Given task —
Tally the lines in the data below that contain the string "JSON". Reply with that number alone.

(Data entries)
══════════════════════════════
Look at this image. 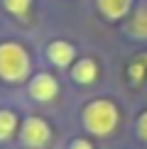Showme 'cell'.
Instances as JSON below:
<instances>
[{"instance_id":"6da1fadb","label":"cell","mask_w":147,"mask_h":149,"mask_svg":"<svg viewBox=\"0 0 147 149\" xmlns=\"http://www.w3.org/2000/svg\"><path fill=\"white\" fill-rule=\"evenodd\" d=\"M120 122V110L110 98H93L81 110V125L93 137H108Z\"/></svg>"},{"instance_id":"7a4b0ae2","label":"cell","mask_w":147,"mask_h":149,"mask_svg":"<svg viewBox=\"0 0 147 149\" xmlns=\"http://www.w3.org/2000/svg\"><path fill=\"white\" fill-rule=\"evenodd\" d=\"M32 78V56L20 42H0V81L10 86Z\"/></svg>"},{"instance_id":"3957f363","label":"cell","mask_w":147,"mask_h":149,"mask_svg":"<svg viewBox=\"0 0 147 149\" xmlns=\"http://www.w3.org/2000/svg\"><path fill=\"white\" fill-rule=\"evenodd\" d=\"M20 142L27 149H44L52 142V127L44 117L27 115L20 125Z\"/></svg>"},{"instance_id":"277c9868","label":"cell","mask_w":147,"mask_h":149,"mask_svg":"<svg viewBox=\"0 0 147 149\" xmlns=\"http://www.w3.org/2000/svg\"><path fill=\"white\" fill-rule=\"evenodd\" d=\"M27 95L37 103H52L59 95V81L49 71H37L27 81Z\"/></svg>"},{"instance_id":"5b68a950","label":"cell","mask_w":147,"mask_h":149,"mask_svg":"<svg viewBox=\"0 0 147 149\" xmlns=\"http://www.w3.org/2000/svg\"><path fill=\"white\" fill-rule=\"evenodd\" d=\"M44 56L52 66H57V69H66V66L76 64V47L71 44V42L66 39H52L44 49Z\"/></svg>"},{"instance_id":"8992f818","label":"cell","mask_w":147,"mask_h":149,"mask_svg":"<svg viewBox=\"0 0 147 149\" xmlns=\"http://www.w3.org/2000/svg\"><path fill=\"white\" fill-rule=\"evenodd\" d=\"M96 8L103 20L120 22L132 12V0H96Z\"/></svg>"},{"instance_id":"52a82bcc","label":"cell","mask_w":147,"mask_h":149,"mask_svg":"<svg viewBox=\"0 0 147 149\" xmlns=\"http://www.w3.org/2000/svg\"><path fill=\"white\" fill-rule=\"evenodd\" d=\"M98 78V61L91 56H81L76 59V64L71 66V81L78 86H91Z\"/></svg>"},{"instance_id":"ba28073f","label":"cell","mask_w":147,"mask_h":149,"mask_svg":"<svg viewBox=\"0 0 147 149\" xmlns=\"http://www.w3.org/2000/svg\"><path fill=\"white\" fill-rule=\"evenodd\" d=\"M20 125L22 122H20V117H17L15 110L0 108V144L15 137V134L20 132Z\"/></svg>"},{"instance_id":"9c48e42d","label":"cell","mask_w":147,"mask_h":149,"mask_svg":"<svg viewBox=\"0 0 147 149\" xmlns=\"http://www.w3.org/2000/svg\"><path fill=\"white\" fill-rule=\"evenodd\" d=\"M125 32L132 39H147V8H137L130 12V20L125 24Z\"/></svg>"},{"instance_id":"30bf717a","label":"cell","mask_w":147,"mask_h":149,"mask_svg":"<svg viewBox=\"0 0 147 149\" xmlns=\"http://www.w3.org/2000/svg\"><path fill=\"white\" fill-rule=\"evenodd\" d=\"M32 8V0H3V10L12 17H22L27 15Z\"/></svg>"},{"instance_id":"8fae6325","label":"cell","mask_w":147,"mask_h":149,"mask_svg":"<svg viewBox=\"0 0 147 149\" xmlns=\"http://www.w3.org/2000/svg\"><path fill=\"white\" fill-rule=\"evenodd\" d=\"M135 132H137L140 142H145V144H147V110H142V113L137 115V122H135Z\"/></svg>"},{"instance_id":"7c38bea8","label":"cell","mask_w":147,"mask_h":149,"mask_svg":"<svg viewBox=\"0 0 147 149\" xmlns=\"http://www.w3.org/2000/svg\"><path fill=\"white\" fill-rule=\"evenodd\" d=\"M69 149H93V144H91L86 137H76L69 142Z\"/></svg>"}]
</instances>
══════════════════════════════
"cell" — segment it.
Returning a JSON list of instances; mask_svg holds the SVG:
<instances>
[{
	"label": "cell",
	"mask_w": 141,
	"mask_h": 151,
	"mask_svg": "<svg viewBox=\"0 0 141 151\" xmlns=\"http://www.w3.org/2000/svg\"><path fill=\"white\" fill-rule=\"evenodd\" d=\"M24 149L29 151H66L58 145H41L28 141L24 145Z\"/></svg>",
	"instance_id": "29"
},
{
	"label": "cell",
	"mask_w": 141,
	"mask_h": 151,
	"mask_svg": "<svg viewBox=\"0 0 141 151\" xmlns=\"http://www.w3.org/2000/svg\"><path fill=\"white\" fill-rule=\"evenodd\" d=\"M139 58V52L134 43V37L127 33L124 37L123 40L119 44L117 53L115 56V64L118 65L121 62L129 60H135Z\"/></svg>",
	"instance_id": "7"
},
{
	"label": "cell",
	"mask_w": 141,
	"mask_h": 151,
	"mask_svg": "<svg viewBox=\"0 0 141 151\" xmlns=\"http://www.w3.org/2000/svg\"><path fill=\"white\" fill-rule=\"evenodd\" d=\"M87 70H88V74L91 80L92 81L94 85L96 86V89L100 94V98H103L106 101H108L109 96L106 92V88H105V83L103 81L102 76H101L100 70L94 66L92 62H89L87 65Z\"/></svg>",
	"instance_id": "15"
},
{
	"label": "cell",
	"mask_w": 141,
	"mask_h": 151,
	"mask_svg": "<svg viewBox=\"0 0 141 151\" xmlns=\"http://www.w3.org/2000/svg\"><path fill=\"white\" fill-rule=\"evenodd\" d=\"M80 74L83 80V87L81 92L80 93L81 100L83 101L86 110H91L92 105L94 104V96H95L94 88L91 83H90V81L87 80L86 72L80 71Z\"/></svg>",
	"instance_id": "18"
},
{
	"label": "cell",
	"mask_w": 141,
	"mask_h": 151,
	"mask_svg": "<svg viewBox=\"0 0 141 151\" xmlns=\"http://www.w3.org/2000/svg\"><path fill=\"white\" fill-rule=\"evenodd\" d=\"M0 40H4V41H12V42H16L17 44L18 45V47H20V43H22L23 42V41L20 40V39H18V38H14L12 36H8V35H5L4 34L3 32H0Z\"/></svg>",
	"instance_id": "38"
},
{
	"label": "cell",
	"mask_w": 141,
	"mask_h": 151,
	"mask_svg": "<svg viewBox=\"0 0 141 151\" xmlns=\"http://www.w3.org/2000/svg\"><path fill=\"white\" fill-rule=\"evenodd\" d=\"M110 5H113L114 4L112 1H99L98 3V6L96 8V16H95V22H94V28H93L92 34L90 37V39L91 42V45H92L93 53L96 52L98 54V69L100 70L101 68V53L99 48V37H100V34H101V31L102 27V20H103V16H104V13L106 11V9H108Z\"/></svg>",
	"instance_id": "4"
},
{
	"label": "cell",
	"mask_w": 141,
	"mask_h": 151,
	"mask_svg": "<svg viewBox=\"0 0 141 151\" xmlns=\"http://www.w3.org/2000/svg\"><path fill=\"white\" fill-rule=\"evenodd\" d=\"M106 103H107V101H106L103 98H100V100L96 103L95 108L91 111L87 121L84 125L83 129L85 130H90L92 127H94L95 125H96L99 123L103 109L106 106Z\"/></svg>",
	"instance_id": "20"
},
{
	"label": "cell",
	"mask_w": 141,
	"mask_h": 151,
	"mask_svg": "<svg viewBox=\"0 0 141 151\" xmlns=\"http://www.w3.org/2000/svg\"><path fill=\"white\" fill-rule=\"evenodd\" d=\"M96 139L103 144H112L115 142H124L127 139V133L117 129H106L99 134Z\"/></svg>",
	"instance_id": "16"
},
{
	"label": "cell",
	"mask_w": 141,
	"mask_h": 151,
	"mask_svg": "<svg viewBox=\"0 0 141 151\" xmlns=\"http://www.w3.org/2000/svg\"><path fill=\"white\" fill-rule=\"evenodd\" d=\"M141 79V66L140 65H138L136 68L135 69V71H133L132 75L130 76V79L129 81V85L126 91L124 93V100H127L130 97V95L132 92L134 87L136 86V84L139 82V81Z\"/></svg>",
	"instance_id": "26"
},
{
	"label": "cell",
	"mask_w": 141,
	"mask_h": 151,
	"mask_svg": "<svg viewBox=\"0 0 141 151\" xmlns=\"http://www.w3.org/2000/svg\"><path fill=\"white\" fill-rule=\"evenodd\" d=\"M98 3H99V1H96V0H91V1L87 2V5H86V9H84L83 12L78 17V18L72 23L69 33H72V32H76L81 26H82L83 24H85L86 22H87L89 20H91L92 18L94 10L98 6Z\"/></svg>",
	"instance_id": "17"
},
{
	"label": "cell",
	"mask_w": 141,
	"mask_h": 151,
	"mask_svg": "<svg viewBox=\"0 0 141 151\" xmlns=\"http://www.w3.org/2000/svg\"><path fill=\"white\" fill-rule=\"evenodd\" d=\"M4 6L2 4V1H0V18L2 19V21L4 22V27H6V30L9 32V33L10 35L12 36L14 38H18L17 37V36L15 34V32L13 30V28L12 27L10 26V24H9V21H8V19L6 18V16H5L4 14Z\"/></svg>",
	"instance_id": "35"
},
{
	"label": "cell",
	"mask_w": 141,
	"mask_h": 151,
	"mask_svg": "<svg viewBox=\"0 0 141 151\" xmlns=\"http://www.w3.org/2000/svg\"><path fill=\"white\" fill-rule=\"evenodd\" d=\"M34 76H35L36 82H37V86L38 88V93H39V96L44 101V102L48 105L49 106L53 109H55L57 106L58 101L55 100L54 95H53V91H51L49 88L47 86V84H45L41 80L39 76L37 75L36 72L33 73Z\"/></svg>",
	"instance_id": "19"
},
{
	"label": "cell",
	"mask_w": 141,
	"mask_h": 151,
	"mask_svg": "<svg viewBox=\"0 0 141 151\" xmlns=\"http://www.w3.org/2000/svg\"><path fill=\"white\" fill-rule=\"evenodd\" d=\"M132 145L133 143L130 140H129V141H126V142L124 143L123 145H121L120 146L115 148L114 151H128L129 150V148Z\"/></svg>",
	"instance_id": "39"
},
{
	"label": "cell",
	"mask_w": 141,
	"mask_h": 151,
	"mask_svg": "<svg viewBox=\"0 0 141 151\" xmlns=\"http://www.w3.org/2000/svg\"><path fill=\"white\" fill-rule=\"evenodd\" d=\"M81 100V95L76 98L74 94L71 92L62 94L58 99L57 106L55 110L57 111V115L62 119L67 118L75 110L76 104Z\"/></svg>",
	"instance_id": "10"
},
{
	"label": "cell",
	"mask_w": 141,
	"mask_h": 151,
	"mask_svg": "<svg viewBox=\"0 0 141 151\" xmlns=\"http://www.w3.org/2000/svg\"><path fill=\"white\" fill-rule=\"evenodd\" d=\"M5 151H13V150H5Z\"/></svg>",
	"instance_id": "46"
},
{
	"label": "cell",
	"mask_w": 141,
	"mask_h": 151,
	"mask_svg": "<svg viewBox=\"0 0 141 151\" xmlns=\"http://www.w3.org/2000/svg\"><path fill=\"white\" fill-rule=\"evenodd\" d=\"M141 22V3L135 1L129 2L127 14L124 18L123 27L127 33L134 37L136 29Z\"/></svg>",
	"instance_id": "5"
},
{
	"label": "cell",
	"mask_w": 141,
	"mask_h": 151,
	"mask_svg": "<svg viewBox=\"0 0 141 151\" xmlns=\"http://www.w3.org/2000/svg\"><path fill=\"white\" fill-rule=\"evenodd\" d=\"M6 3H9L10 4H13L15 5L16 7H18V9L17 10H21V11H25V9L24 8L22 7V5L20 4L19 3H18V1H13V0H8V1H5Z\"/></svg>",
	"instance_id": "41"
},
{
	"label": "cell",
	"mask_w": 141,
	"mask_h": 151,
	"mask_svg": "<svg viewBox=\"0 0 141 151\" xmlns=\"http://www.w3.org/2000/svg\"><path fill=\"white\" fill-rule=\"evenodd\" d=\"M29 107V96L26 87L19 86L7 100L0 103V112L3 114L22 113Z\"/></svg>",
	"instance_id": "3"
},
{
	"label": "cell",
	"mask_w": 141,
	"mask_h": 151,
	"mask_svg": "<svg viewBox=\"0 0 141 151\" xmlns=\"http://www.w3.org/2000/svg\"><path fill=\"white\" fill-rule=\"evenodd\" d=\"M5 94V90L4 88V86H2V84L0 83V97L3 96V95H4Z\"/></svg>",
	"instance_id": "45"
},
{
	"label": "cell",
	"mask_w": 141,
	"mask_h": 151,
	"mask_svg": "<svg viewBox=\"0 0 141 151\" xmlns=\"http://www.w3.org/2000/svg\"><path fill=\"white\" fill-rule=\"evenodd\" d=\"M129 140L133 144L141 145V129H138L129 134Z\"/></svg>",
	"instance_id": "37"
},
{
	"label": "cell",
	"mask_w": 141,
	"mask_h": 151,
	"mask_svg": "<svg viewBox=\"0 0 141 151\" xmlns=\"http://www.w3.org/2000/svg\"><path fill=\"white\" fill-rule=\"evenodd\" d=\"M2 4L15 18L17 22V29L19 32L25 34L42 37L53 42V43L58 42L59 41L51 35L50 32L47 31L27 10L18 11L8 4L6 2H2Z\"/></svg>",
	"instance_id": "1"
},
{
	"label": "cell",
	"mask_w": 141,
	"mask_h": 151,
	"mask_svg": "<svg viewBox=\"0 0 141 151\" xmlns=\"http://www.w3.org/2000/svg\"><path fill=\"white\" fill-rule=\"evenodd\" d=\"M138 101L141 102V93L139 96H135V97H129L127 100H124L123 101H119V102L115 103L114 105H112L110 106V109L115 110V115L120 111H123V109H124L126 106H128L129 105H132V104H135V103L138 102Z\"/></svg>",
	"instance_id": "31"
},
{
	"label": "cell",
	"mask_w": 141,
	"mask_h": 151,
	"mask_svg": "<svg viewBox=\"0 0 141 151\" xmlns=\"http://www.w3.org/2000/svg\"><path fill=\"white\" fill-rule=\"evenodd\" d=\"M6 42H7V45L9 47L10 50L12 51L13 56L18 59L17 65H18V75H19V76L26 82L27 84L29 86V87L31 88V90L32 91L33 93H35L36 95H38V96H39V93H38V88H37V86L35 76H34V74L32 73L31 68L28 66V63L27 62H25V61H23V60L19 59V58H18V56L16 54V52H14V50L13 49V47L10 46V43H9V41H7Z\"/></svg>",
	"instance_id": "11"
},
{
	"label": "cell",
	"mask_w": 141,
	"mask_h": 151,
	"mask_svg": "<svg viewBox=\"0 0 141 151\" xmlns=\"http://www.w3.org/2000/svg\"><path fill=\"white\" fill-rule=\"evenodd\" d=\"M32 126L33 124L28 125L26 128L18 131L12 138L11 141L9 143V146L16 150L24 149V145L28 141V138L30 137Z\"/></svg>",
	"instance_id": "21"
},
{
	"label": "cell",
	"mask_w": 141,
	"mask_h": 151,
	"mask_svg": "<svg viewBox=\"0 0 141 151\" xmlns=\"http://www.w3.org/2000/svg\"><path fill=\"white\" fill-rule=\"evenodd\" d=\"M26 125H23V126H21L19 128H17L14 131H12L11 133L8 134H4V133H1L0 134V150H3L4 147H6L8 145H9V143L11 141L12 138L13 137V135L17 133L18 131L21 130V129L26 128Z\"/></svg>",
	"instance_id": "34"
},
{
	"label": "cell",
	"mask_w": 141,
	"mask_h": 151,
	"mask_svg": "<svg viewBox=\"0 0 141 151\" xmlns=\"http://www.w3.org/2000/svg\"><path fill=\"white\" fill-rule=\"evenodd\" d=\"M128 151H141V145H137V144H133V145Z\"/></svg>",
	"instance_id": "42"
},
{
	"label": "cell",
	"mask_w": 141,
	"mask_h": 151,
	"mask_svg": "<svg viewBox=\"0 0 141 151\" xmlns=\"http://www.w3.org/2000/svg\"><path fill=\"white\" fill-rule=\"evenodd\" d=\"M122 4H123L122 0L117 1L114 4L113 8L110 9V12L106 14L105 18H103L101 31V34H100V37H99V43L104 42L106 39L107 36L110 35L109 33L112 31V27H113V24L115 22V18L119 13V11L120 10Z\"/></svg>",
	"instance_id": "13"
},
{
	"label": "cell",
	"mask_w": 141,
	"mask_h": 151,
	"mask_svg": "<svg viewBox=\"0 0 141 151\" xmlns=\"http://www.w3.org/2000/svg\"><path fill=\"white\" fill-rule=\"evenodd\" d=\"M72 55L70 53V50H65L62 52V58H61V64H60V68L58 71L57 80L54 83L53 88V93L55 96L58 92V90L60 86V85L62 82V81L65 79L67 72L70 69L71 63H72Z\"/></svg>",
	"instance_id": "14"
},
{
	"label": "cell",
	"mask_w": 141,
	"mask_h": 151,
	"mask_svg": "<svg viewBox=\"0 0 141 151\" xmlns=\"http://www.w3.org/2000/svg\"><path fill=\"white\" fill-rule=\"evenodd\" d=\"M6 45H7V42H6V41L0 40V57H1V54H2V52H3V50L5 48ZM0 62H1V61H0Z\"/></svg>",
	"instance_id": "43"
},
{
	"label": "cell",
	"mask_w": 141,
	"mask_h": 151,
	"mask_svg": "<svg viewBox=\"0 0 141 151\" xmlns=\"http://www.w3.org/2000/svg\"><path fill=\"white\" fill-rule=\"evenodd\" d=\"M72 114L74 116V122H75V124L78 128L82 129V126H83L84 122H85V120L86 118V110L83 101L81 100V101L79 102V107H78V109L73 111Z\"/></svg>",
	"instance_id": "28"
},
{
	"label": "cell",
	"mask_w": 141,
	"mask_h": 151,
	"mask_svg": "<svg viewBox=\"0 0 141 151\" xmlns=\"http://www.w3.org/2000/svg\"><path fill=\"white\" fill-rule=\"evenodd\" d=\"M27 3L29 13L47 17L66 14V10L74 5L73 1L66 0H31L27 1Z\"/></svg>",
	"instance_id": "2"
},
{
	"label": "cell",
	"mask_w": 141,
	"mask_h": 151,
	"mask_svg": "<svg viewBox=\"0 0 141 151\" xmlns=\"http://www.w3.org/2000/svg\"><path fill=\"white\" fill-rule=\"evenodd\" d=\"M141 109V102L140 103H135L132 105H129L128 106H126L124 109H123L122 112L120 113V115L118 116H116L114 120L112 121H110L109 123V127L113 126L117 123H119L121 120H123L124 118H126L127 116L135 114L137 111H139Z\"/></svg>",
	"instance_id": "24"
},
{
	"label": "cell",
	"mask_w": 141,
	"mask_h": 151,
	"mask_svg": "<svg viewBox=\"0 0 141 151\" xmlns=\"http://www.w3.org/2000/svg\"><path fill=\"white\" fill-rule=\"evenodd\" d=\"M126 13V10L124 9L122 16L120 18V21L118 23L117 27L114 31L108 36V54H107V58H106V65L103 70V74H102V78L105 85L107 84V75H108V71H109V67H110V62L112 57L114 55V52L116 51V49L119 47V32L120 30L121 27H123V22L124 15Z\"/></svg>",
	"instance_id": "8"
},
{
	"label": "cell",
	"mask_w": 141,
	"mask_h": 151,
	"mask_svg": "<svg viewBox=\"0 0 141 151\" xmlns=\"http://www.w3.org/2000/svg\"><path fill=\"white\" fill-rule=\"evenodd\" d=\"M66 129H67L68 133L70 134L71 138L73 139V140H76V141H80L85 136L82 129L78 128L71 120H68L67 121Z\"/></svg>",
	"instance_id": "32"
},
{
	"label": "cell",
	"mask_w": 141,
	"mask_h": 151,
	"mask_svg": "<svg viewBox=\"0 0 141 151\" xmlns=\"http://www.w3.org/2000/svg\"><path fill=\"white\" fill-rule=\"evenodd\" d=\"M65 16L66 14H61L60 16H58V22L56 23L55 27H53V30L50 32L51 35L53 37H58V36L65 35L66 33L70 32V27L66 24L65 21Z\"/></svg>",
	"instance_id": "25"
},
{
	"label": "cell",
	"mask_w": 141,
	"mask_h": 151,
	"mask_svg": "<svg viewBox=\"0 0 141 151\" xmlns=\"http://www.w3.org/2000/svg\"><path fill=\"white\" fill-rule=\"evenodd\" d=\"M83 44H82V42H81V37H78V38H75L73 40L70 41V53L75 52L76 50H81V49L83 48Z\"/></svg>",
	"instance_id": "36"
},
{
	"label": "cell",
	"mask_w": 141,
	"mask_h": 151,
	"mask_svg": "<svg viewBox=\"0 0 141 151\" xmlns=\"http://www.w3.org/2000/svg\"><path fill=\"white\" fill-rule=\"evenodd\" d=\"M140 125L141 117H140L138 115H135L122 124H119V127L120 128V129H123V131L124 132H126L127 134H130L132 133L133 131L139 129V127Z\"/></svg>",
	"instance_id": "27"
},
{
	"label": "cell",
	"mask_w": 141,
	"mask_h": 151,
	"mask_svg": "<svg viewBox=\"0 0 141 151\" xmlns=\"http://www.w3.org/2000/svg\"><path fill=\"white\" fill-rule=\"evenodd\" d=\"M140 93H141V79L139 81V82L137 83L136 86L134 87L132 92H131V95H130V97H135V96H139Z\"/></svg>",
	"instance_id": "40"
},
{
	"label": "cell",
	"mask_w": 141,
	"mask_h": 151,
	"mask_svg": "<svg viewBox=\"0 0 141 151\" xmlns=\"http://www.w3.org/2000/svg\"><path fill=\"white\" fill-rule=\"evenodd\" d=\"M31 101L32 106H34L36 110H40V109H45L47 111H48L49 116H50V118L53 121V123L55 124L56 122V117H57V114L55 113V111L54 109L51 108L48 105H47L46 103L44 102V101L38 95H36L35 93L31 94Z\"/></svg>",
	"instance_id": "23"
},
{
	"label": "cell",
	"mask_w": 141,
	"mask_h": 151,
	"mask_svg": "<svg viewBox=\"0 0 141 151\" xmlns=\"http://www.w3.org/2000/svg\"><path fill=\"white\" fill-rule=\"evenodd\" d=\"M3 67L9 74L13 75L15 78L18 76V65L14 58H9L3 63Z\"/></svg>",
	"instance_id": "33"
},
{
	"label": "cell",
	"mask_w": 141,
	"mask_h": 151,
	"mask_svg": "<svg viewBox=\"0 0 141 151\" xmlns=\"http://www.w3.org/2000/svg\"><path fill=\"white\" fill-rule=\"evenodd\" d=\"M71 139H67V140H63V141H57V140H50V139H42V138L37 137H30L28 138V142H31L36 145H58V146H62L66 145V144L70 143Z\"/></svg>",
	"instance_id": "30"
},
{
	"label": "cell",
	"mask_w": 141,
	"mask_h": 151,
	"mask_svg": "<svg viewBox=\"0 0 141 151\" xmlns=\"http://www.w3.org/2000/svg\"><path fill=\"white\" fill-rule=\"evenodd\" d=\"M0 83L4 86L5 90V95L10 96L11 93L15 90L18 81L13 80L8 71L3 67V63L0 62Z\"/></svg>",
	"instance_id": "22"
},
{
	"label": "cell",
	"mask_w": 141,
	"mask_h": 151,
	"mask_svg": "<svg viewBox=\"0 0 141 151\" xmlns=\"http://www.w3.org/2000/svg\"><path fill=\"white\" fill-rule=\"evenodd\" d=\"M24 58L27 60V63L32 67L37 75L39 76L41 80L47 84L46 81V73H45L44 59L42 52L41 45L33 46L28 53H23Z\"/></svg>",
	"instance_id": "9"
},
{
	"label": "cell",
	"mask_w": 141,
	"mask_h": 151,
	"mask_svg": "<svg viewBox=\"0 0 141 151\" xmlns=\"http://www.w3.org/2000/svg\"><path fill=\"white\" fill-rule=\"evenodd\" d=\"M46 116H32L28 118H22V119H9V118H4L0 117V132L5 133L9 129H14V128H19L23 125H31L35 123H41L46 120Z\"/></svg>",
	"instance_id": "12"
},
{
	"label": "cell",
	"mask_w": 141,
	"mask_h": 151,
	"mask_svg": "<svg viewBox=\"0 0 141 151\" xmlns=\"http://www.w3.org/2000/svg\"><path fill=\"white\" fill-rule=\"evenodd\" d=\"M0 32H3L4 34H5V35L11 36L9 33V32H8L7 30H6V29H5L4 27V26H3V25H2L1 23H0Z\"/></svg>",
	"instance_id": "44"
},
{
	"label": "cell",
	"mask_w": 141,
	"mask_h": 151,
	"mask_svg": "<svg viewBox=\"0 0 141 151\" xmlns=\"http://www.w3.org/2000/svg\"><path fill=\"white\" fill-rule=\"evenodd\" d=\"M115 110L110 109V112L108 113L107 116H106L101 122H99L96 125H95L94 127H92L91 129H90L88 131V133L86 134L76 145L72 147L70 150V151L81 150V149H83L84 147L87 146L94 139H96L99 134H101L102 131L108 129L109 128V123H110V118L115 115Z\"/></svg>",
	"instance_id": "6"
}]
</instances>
══════════════════════════════
Full response —
2